:: Aim of the exercise ::
Reproduce the records word for word from the line containing "What depth from" through the end of the records, leaving out the pictures.

:: Listed records ::

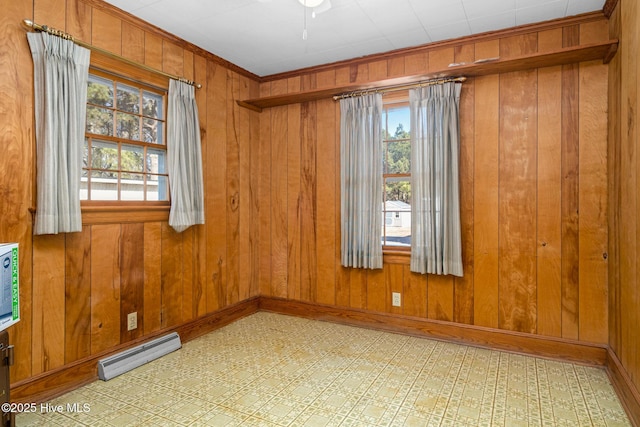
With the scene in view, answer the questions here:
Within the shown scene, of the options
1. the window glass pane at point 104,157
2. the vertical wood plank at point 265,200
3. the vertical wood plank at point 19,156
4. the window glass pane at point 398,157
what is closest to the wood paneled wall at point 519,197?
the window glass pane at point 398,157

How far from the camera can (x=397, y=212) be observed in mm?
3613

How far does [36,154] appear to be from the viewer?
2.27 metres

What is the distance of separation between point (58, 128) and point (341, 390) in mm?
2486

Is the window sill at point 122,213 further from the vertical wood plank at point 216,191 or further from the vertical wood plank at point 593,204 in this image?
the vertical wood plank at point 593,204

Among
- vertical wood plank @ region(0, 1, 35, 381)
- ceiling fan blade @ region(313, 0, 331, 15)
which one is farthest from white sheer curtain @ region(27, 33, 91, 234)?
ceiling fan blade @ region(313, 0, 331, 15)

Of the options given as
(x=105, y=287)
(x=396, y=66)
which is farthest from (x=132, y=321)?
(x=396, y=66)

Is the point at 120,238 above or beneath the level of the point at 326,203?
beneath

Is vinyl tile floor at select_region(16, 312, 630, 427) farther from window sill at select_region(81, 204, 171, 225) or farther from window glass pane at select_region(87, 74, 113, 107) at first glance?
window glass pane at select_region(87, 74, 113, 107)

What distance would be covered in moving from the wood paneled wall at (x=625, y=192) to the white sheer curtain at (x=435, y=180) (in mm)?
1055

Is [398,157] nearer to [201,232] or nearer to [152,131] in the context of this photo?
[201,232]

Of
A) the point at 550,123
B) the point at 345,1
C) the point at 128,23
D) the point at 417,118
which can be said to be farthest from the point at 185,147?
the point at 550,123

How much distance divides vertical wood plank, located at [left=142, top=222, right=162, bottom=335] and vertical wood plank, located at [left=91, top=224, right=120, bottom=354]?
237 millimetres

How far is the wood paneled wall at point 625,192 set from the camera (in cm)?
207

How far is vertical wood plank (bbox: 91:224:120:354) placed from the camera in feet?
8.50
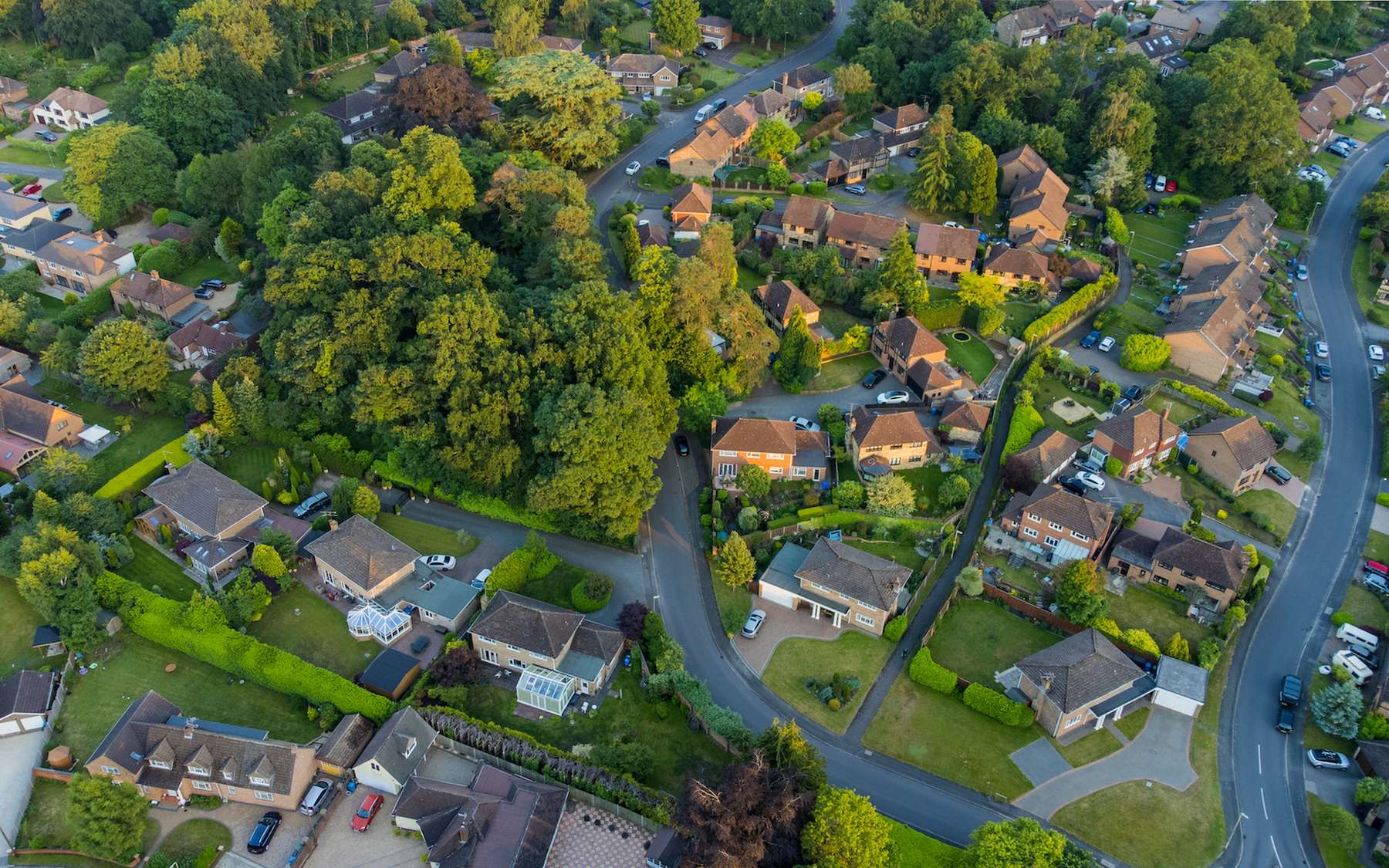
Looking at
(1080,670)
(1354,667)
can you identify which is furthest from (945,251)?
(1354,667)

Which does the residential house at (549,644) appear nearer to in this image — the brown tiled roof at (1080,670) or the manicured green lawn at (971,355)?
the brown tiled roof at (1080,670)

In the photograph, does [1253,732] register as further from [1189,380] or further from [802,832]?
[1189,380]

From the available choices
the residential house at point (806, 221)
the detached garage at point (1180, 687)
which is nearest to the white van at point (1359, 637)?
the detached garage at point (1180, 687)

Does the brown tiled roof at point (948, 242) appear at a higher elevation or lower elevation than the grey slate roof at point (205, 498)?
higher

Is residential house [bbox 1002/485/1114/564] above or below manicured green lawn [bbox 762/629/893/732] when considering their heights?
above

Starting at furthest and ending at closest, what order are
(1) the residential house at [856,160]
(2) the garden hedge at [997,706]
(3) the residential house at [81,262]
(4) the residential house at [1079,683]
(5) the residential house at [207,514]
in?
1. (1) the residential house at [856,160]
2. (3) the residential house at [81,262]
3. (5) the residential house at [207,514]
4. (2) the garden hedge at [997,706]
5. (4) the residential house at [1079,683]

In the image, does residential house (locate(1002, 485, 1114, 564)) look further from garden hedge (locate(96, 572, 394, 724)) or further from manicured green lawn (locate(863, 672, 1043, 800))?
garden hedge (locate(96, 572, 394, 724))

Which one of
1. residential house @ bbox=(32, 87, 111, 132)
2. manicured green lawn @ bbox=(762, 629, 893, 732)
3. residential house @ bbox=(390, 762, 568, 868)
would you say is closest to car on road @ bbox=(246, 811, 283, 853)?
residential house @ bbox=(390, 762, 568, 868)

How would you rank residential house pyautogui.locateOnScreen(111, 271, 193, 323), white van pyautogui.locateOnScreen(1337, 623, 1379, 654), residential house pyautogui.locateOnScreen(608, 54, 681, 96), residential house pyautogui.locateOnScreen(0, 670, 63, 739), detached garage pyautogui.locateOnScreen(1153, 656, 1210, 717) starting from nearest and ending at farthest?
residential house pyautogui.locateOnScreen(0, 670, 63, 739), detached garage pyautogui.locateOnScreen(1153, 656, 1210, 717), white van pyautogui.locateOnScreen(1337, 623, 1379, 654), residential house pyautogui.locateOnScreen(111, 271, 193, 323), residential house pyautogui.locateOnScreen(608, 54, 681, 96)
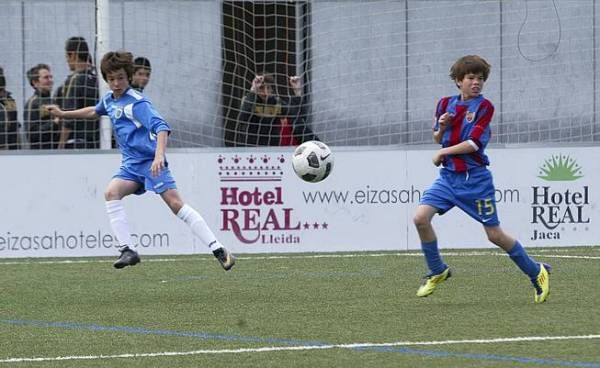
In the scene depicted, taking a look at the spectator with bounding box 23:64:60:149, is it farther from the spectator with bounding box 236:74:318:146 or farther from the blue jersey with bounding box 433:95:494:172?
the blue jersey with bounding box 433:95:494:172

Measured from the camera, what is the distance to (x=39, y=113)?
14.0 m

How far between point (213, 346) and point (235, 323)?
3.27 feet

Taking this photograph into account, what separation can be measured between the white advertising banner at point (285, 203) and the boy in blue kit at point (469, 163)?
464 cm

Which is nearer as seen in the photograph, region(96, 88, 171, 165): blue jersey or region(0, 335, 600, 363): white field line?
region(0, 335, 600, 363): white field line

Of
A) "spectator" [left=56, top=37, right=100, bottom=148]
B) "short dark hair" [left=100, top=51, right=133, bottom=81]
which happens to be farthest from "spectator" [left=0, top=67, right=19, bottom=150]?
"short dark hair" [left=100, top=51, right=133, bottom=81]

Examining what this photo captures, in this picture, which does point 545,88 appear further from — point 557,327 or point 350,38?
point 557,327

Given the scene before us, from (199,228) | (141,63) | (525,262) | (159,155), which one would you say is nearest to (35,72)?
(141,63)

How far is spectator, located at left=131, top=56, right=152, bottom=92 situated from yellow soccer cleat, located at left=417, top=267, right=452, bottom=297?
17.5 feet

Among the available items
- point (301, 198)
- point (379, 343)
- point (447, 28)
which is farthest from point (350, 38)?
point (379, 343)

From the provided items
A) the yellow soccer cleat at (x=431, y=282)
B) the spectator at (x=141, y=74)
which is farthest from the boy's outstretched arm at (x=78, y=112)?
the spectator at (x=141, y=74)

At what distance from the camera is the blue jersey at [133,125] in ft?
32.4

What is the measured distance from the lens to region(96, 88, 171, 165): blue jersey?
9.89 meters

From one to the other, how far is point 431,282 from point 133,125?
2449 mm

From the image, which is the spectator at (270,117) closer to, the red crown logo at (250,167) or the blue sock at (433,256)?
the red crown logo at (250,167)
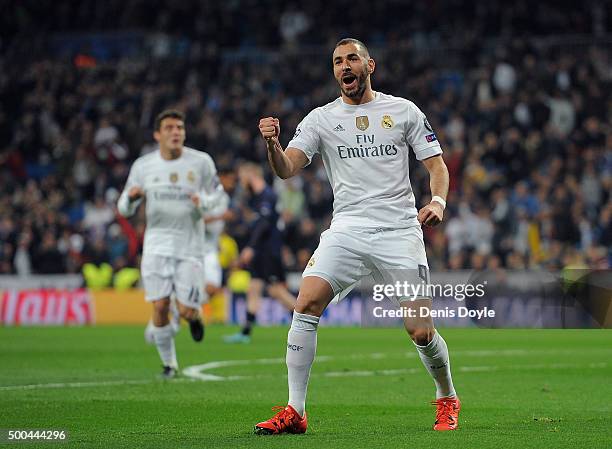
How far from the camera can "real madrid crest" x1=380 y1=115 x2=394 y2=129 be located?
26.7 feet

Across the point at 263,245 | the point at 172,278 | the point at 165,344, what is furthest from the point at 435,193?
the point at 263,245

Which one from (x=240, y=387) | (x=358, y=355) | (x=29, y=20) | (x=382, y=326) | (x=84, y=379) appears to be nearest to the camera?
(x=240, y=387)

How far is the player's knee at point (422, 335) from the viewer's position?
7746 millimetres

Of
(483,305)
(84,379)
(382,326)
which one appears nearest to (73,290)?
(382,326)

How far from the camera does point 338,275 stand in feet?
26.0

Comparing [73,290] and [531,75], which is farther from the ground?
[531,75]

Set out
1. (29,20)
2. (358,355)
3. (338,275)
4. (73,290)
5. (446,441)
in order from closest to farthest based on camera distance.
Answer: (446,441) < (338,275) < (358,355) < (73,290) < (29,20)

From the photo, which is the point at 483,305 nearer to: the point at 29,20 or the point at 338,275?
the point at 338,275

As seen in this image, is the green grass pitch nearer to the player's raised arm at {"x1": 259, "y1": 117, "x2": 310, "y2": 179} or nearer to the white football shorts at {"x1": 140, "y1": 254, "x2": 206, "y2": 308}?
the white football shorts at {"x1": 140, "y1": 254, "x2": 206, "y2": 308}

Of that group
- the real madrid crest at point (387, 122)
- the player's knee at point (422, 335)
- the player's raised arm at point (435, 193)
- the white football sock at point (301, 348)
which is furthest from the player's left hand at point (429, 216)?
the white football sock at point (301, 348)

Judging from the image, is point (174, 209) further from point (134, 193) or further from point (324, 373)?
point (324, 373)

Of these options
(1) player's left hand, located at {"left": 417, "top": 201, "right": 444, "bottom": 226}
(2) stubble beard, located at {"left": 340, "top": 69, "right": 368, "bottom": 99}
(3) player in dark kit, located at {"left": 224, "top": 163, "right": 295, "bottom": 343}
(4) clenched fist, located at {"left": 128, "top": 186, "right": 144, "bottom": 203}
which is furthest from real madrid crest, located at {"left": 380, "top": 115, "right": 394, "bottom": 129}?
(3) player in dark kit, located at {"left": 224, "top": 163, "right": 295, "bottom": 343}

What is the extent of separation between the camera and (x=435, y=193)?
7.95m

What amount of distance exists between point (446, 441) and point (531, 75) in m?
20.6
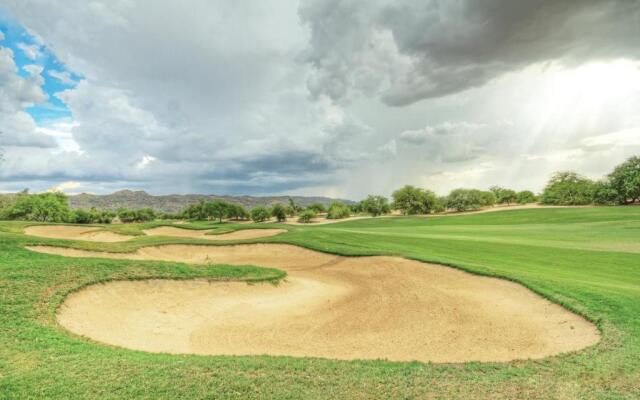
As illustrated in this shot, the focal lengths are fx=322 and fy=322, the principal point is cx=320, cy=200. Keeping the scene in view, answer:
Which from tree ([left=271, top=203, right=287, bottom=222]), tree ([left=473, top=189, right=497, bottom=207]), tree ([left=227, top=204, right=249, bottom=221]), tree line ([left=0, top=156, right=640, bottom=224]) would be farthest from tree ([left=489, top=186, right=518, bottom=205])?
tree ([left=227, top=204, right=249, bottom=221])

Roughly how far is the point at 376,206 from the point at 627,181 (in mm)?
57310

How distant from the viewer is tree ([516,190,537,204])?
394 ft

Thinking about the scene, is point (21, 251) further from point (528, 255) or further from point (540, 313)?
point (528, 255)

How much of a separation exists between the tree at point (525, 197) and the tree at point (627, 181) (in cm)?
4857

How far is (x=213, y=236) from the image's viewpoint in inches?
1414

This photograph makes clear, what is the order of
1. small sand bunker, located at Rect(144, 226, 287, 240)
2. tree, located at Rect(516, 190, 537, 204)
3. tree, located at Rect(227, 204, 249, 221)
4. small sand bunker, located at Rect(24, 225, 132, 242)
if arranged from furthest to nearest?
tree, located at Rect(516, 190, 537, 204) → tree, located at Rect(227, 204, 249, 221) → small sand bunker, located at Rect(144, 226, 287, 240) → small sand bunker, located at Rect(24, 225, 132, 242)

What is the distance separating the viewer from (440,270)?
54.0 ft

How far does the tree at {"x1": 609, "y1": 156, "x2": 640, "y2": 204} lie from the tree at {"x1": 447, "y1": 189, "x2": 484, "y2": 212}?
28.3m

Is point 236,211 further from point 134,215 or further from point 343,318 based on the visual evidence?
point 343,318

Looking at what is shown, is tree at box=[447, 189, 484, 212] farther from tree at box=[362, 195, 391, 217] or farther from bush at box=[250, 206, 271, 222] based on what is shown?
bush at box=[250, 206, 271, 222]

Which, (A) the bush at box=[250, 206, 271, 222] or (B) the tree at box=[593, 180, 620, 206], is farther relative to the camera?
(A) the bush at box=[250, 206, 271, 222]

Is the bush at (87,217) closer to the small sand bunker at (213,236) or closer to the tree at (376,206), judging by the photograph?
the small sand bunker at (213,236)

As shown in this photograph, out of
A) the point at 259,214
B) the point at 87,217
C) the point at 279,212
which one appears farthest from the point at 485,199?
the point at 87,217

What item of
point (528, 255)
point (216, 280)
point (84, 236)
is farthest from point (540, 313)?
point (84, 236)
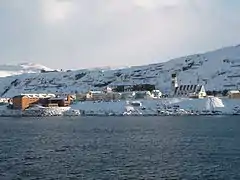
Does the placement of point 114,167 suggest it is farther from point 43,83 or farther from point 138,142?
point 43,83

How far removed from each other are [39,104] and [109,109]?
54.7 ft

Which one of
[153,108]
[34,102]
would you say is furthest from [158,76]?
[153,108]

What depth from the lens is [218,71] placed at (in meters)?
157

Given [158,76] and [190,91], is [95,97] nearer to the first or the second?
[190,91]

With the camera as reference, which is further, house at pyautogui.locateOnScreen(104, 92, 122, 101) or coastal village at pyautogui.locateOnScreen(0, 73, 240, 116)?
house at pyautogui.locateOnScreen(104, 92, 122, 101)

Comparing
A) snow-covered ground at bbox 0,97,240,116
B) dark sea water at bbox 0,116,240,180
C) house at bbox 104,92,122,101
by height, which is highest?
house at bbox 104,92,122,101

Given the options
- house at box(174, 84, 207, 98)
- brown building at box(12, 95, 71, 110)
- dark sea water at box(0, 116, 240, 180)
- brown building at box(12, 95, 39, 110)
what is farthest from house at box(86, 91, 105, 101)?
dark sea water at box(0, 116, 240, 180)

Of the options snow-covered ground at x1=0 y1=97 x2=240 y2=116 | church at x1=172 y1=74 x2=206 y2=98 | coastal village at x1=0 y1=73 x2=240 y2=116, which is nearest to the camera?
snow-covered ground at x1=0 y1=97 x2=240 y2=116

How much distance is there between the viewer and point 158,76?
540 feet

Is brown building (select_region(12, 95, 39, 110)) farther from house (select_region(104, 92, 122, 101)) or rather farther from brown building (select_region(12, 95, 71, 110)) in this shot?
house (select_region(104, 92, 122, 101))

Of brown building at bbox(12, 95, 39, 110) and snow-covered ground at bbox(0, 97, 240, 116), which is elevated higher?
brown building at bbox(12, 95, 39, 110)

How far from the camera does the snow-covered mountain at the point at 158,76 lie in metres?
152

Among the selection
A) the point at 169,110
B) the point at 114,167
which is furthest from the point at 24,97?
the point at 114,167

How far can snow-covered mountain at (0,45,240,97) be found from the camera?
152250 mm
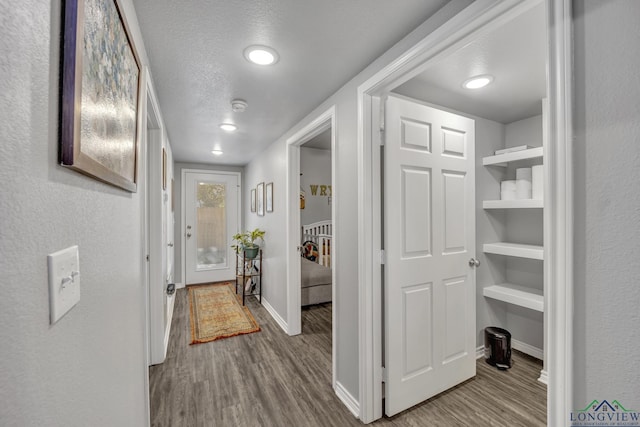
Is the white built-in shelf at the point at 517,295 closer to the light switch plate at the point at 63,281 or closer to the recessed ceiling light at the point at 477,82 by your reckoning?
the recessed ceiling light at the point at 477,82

:: Answer to the task ::
What depth from the lens is [218,71] placed at (in meters)?
157

Given [158,76] and [190,91], is [95,97] nearer to the first or the second?
[190,91]

With the camera as reference, which is further, house at pyautogui.locateOnScreen(104, 92, 122, 101) or coastal village at pyautogui.locateOnScreen(0, 73, 240, 116)?
house at pyautogui.locateOnScreen(104, 92, 122, 101)

Comparing
A) snow-covered ground at bbox 0,97,240,116
B) dark sea water at bbox 0,116,240,180
C) house at bbox 104,92,122,101
by height, which is highest?
house at bbox 104,92,122,101

Given the options
- house at box(174, 84, 207, 98)
- brown building at box(12, 95, 71, 110)
- dark sea water at box(0, 116, 240, 180)
- brown building at box(12, 95, 39, 110)
what is farthest from house at box(86, 91, 105, 101)?
dark sea water at box(0, 116, 240, 180)

Of the options snow-covered ground at x1=0 y1=97 x2=240 y2=116 | church at x1=172 y1=74 x2=206 y2=98 | coastal village at x1=0 y1=73 x2=240 y2=116, which is nearest to the camera?
snow-covered ground at x1=0 y1=97 x2=240 y2=116

How much distance is there between the viewer and point 158,76?
540 feet

Is brown building (select_region(12, 95, 39, 110)) farther from house (select_region(104, 92, 122, 101)) or rather farther from brown building (select_region(12, 95, 71, 110)) in this shot?
house (select_region(104, 92, 122, 101))

Of brown building at bbox(12, 95, 39, 110) and snow-covered ground at bbox(0, 97, 240, 116), which is elevated higher?
brown building at bbox(12, 95, 39, 110)

How far from the camera does the snow-covered mountain at the point at 158,76 lie in metres?
152

Among the selection
A) the point at 169,110
B) the point at 114,167
which is furthest from the point at 24,97?
the point at 114,167

How far can snow-covered mountain at (0,45,240,97) be found from the camera?
152250 mm
Is the white built-in shelf at the point at 517,295 closer to the light switch plate at the point at 63,281 or closer to the recessed ceiling light at the point at 477,82 by your reckoning?
the recessed ceiling light at the point at 477,82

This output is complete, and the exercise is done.